(695e) Overcoming Lignin Agglomeration during Pyrolytic Sugar Production in a Fluidized Bed

Fast pyrolysis of acid infused biomass has enabled over 300% increase in sugars derived from the biomass carbohydrate fraction. Our research goal was to investigate the problem of lignin and carbohydrate interaction after acid infusion: promoting agglomeration and ultimately inhibiting volatilization of both the sugars and the phenolics. Increasing the production of sugars during fast pyrolysis is important because the sugars can be used for fermentation to biofuels and important chemicals currently derived from petroleum.

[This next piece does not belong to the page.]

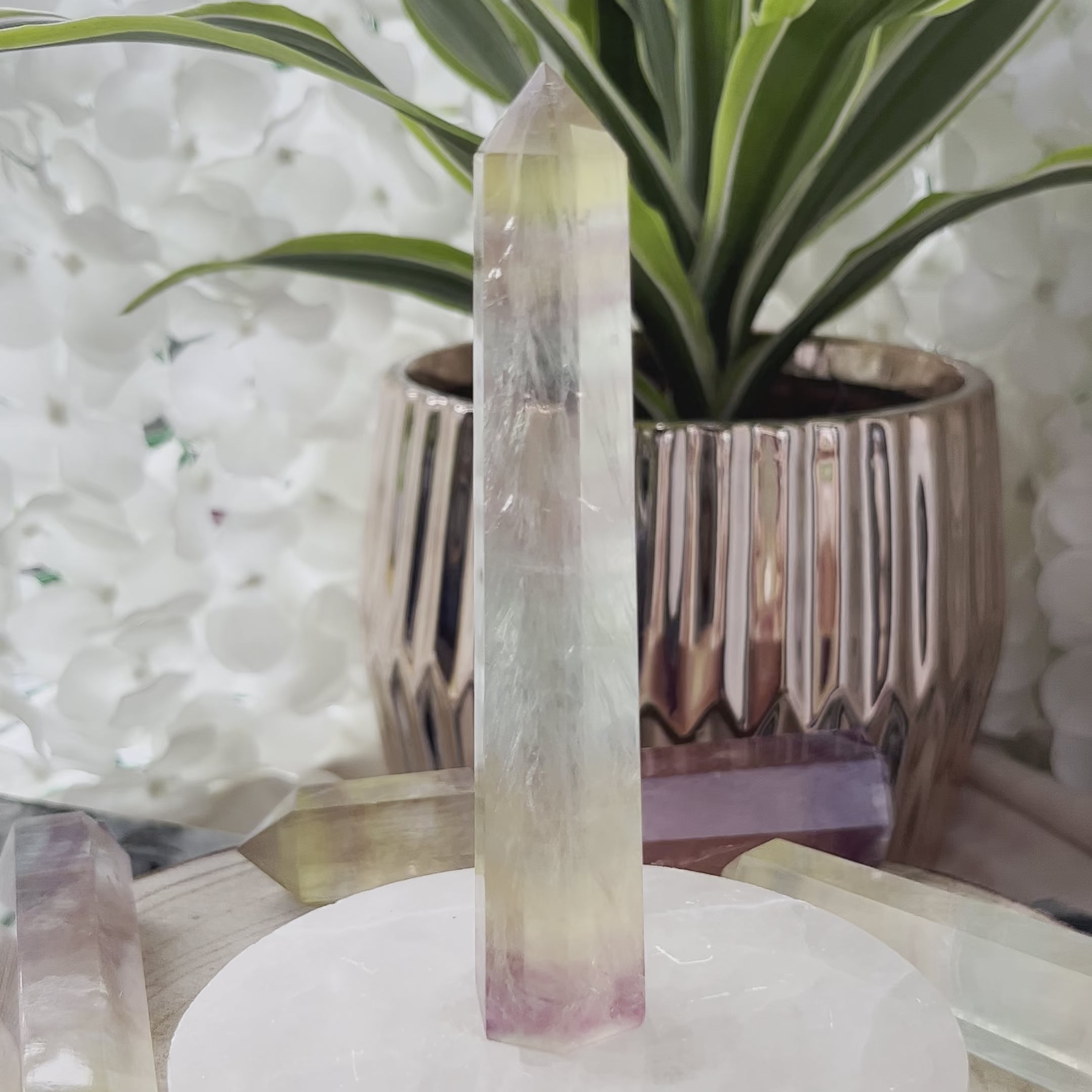 Candy Fluorite Point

Understanding the interactions is crucial to the advancement of thermochemical conversion technology utilizing acid pretreatment for enhanced sugar production. Alkali and alkaline earth metals (AAEM) found in biomass have negative impact on sugar yields during fast pyrolysis, catalyzing the formation of low molecular weight species. Inductively coupled plasma (ICP) determination of alkali and alkaline earth metals was performed on the biomass to determine the amount of acid infusion needed to neutralize the negative effects of the AAEM. The acid infused biomass samples were pyrolyzed using a 2 kg/h fluidized bed reactor. The biomass, the equivalency ratio which influences reactor operability, the amount of acid infusion, and neutralization steps, were varied followed by evaluation using various instrumentation. Thermogravimetric Analysis (TGA) was performed on each of the biomass samples for comparison to the starting biomass. Fourier transform infrared spectroscopy (FTIR) of the biomass was utilized for each of the pretreatment approaches. Specific wavelengths were selected that are attributed to either lignin or cellulose. Net integration of the intensities of the same absorption bands were compared between experimental parameters. Both hydrolysable and water soluble sugars quantities were established between the different pretreatments by high performance liquid chromatography (HPLC), while the relative molecular weight distribution of the phenolics was determined by gel permeation chromatography (GPC). Mass balances were obtained for each reactor run. With this approach we have accomplished uninterrupted fast pyrolysis of acid infused biomass with dramatically increased sugar production.